There are many other ways to solve this problem, including by computing the areas of the individual segments cut off from the large semicircle by the legs of the right triangle. The only reason those approaches are less desirable is because they are more time-consuming to carry out and more prone to computational error. If you didn’t compute the areas of the segments, you might want to try now to see that you can do it. When you finish a problem, always try to see if you could have solved the problem in a simpler way. For this one, do you think you could solve the whole thing in your head? I bet you can.

If you had trouble, aside from studying circles, triangles (especially, right triangles), and their areas, remember that the Pythagorean theorem implies that if you have 3 similar figures with corresponding lengths that are in proportion as the sides of a right triangle, then the areas of the smaller two will equal the area of the bigger one. (This leads to a nifty one-line proof of the Pythagorean theorem.)

Problem #4

I can’t recall being hit by so many logs before. This borders on contest-taker abuse.

My instincts are to make substitutions to eliminate as many logs as possible.
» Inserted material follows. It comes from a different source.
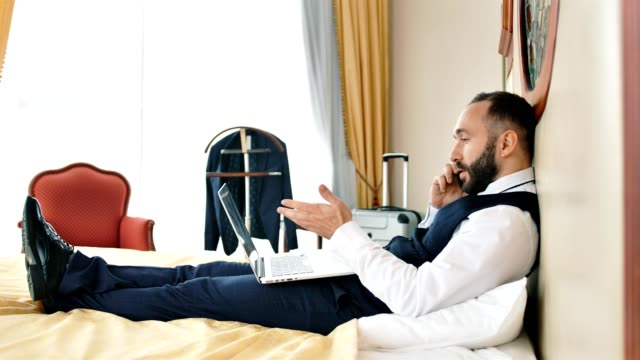 Angry stylish male businessman lying on bed at vintage hotel room having mobile conference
Because $\log \log x$ appears 3 times, I’ll let $a = \log \log x$. The expression becomes

$(10^a)^{\log a} - a^a = a^a - a^a = 0$.

Hm.

If you had trouble, try to show that $(\log^{(m)} x)^{\log^{(n)} x} = (\log^{(n-1)} x)^{\log^{(m+1)} x}$, where $\log^{(n)} x$ denotes $\log \log \log \cdots \log x$, where there are $n$ application of the logarithm. (Distantly relevant is the It Figures! from Volume 5, Number 4 of the Girls’ Angle Bulletin.)

Problem #5

Because the given triangle is so “nice,” the most straightforward approach just might be to compute the desired lengths directly and take their product. We can compute the radius of the incircle by using the formula $A = sr$, where $A$ is the area of the triangle, $s$ is the semiperimeter of the triangle, and $r$ is the radius of the incircle. We find $r = 1$.
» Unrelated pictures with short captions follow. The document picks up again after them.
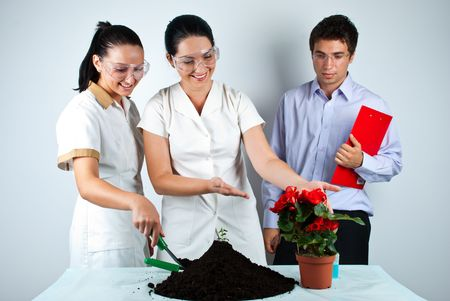 Three biologists working in laboratory ,they smiling and one of women showing to a  plant in patchwork Stock Photo - 7471048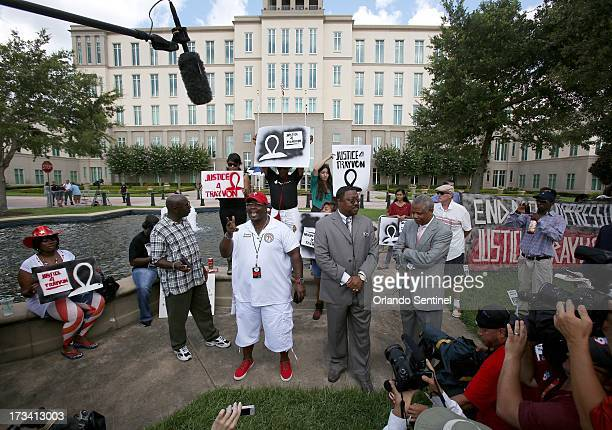 Pastors from the Daytona Beach Black Clergy Alliance speak to protesters and the media outside of the Seminole County Criminal Justice Center in...
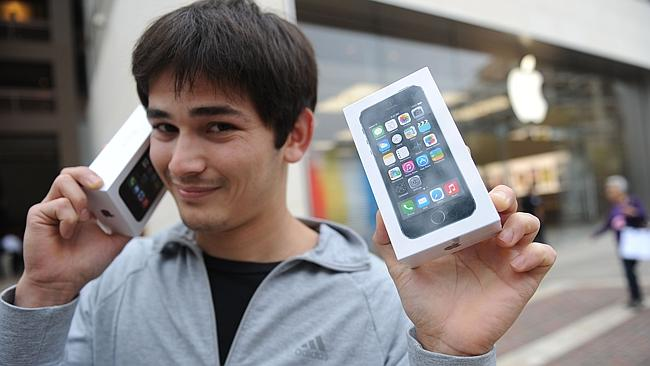 Kerim Muhammet poses with his two new Apple iPhone 5S after waiting in line overnight to be among the first to make the purchase, outside the Apple Store at the Americana at Brand shopping complex in Glendale, California. Picture: AFP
The figure illustrates the situation. We apply the Pythagorean theorem 3 times to find the distance from each vertex to the center of the incircle. We get the values indicated in the figure. The product is $\sqrt{2(5)(10)} = 10$.

If you had trouble, study properties of the incircle. Here’s a good problem to try: Prove that in general, the product of the distances of the incenter of a triangle from the 3 vertices is given by $4Rr^2$, where $R$ is the radius of the circumcircle and $r$ is the radius of the incircle.